A l’instar du président américain, qui déclara, lors d’un bref instant de lucidité, au sujet du pétrole en Syrie, en citant Jules César, « To the victors go the spoils », le « Wall Street Journal » a le mérite de ne plus faire l’effort de cacher son jeu.

Les « butins » césariens, dans le cas de la Bolivie, sont précisément, d’un côté, la province de Santa Cruz, riche en gisements de gaz, proie à des velléités sécessionistes en 2008, menant à l’expulsion de l’ambassadeur américain Phlip Goldberg pour son rôle dans l’instigation des émeutes, et Potosi, gardienne d’un autre trésor, éminemment plus stratégique, le lithium, une composante essentielle, utilisée dans la fabrication d’ordinateurs, de téléphones portables et de batteries pour voitures électriques, dont la Bolivie partage avec le Chili et l’Argentine 70% des réserves mondiales.

========

Restituez mot pour mot l'extrait du texte fourni, en commençant aux mots « A l’instar du » et en vous arrêtant après « cacher son jeu. ». Les données ne jouent aucun rôle dans ce travail.

• DONNÉES FOURNIES
========

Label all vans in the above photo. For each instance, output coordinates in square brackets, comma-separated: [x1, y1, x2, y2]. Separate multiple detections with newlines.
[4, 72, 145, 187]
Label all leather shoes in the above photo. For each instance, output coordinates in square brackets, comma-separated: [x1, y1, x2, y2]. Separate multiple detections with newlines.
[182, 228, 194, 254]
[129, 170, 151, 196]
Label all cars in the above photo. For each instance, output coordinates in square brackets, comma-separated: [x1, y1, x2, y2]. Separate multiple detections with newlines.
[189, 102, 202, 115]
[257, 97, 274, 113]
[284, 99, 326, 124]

========

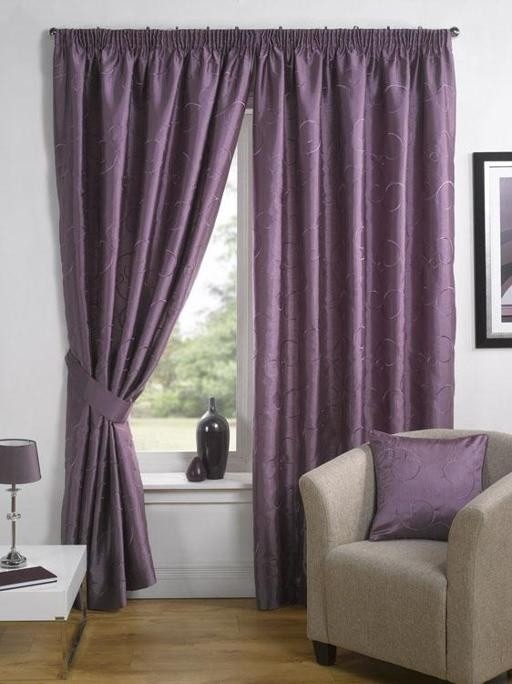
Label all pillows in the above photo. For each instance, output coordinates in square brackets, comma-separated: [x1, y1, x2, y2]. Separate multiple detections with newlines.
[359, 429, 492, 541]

========

• RÉPONSE FINALE
A l’instar du président américain, qui déclara, lors d’un bref instant de lucidité, au sujet du pétrole en Syrie, en citant Jules César, « To the victors go the spoils », le « Wall Street Journal » a le mérite de ne plus faire l’effort de cacher son jeu.